══ Passage for review

Radioactive seeds offer hope in breast cancer surgery
June 15, 2011
A small radioactive “seed,” approximately the size of a piece of rice, offers new hope to breast cancer patients who must undergo surgery to remove a tumor. The technique, called radioactive seed localization, combines advanced radiologic imaging with precise tumor localization to remove breast tumors with minimal disturbance to surrounding breast tissue.
Dr. Susan Beck, medical director of Katzmann Breast Center at Mercy, and Dr. Charles Goldman, oncologic surgeon, are currently the only physicians in Iowa approved to perform this leading-edge surgical technique, which offers many benefits to breast cancer patients and the surgeons who treat them.
The radioactive seed is actually a metal capsule containing a small amount of radioactive material, inserted with a simple needle in the breast at the tumor site. The seed may be placed up to five days before the operation. The amount of radiation given off by the radioactive seed is less than the amount emitted from a standard chest X-ray. During surgery, doctors are able to pinpoint the tumor using a hand-held Geiger counter. This procedure guides the surgeon to the precise location to make the incision so the cancer and radioactive seed can both be removed.

════
══ Given entries

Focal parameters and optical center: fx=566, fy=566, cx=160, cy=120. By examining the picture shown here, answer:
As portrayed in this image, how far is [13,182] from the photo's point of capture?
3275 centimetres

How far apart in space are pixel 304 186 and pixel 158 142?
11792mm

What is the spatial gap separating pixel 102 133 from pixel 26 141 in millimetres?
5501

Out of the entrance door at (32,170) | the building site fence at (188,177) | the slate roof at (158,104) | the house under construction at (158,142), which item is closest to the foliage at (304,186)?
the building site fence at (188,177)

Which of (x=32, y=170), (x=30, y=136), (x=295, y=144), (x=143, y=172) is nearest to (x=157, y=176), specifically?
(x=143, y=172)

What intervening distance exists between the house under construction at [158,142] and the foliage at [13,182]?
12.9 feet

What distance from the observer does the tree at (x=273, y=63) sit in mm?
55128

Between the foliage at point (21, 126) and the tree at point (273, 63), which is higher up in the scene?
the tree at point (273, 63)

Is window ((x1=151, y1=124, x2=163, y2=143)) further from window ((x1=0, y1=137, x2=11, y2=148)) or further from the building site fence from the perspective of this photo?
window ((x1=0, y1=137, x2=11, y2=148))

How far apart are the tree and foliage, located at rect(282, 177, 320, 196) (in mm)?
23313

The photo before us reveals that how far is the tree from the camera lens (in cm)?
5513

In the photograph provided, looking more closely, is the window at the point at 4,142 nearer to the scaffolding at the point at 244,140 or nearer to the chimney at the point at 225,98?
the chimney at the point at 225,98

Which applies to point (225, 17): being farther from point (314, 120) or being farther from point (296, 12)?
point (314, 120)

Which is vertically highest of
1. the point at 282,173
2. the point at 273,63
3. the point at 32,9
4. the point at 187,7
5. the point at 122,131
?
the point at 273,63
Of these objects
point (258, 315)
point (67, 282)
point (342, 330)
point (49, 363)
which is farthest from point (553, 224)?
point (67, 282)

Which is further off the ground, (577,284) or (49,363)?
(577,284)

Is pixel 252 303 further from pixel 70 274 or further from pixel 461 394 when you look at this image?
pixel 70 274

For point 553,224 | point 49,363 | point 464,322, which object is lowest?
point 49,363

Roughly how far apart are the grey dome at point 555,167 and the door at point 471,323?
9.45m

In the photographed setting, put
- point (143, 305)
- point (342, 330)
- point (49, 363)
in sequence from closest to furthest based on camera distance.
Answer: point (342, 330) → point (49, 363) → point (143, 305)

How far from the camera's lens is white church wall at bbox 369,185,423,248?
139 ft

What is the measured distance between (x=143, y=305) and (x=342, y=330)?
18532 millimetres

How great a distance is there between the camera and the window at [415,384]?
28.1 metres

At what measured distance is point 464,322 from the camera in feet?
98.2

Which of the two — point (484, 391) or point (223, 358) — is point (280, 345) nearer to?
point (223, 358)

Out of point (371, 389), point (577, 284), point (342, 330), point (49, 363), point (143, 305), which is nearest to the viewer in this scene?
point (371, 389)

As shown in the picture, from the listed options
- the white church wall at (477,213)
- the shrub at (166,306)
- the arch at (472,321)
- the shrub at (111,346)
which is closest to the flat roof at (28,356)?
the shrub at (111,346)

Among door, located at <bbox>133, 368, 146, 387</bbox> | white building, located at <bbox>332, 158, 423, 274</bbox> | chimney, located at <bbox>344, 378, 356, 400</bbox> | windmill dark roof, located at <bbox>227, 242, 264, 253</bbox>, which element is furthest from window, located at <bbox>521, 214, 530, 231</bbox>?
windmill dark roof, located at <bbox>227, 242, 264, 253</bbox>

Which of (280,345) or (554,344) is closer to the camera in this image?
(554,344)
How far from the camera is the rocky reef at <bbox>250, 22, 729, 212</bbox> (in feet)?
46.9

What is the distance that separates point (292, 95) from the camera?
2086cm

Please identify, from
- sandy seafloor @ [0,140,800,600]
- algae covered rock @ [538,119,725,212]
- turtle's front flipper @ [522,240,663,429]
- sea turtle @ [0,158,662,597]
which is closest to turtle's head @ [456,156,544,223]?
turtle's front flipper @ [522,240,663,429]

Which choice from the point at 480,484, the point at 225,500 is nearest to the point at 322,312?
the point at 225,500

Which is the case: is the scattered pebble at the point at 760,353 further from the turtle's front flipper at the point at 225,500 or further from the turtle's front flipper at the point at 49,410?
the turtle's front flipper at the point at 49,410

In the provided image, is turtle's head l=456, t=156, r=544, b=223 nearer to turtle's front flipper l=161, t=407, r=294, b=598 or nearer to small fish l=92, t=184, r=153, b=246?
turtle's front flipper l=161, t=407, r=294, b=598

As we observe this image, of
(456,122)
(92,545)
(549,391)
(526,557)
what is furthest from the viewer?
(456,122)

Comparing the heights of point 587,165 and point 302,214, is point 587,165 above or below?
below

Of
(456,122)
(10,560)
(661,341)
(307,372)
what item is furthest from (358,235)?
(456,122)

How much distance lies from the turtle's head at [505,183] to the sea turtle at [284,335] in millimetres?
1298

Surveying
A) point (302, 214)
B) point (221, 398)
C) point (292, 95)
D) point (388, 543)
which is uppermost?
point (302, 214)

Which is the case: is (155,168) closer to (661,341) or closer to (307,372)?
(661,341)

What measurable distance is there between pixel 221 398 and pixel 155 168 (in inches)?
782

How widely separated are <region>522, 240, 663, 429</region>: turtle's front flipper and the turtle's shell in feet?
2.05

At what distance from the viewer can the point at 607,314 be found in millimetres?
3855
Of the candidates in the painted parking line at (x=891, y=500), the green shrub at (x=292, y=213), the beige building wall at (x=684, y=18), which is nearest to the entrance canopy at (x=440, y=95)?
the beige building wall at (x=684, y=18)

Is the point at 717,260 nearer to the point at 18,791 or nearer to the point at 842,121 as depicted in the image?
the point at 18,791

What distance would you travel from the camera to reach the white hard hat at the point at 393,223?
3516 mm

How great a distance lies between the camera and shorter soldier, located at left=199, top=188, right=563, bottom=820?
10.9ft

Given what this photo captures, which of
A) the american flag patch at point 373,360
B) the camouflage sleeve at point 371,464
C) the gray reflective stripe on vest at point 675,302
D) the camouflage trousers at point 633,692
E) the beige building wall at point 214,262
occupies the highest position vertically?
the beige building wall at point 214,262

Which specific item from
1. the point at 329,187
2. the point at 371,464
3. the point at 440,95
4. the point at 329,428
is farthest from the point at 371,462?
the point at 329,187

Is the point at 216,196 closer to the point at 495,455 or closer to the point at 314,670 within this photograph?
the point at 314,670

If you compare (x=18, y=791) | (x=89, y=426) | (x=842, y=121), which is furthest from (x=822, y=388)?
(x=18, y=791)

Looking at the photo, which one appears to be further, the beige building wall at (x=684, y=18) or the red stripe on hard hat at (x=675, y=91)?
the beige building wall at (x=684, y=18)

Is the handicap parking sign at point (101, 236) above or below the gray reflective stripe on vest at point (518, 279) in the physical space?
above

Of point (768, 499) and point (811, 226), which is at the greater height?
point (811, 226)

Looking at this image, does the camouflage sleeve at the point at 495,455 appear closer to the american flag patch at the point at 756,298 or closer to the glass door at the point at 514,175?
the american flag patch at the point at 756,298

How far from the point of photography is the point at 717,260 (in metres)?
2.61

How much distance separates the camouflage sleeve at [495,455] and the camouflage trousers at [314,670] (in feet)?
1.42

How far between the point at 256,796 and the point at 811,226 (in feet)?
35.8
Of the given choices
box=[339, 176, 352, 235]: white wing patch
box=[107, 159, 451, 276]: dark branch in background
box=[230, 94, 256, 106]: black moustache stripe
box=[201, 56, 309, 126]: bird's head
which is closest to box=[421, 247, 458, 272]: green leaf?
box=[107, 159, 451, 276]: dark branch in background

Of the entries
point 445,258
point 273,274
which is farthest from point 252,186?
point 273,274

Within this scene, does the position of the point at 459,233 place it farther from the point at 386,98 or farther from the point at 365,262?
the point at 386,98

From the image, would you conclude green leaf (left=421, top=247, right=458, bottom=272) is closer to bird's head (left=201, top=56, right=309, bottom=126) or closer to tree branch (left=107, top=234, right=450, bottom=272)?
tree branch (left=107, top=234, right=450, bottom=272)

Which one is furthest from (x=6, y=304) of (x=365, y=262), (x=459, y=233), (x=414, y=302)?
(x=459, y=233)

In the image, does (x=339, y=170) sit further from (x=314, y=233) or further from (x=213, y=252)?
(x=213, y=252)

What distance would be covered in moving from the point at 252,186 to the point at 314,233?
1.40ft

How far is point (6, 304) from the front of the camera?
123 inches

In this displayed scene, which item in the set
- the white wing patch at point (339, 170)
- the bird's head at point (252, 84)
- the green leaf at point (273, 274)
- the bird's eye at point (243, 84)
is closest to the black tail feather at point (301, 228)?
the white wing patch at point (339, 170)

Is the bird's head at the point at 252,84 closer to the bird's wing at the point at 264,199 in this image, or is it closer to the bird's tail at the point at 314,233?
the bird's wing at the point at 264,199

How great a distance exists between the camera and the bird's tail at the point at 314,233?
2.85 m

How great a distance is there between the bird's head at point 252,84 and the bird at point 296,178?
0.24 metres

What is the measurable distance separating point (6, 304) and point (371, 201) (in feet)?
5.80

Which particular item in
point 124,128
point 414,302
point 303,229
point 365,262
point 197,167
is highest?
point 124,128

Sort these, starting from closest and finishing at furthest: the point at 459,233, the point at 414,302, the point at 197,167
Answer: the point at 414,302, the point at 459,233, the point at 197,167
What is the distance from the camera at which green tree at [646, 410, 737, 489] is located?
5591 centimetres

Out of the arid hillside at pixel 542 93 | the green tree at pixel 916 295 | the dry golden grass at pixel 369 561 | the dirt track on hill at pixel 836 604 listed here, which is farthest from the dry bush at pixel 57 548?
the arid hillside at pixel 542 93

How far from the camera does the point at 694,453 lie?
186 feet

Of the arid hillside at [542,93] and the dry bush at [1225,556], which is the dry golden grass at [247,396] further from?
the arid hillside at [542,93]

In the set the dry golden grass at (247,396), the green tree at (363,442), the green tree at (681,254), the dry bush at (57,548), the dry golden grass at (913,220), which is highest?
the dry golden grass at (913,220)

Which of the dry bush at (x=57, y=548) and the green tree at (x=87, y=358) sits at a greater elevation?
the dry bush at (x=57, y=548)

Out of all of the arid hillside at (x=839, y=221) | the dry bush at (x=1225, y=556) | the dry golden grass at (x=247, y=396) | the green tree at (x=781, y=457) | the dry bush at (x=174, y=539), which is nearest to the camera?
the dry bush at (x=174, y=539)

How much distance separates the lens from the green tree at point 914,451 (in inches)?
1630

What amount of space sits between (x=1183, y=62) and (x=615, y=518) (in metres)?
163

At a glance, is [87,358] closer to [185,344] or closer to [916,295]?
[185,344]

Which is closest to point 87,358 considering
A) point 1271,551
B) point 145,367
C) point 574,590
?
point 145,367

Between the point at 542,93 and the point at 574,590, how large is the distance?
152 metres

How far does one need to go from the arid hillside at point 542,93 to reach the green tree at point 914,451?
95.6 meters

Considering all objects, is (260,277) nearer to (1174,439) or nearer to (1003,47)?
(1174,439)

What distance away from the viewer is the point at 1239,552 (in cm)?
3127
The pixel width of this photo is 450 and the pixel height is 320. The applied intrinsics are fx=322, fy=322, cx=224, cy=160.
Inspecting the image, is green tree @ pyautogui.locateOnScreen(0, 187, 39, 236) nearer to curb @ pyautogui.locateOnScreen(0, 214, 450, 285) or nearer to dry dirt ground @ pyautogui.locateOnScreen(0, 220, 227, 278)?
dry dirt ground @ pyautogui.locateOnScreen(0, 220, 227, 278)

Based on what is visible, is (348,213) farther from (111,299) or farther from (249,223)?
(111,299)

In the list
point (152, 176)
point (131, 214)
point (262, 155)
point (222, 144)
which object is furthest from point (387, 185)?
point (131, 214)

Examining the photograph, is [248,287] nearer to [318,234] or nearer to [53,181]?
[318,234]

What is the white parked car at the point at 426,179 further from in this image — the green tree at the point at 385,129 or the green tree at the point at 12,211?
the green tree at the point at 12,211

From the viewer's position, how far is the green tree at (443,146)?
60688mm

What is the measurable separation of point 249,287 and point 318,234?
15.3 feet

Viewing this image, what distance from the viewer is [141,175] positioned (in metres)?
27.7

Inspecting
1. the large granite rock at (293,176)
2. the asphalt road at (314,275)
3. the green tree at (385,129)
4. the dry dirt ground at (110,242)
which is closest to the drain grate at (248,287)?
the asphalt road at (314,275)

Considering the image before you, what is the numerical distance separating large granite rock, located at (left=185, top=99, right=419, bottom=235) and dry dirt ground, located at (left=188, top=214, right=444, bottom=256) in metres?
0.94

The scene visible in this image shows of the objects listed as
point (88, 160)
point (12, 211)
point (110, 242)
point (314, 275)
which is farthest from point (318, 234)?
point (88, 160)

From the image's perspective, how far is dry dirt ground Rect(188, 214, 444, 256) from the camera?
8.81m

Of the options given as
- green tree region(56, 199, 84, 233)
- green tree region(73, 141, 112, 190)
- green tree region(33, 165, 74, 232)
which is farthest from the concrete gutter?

════

What is needed
Write the next part of the text on radioactive seed localization in breast cancer surgery, beginning after its last sentence. The records have no connection to the text.

Written response
The alternative to radioactive seed localization is wire localization, a procedure where a cumbersome guide wire is inserted into the breast, which is less comfortable for the patient and may not allow for the same precision in surgical margins.
"Seed localization is a wonderful advancement in the treatment of breast cancer,” Dr. Beck said of the new procedure. “It’s much more comfortable for the patient and also more efficient and precise for the physicians performing the surgery. We’re very excited to be the first in Iowa to offer this state-of-the-art option for our breast cancer patients.”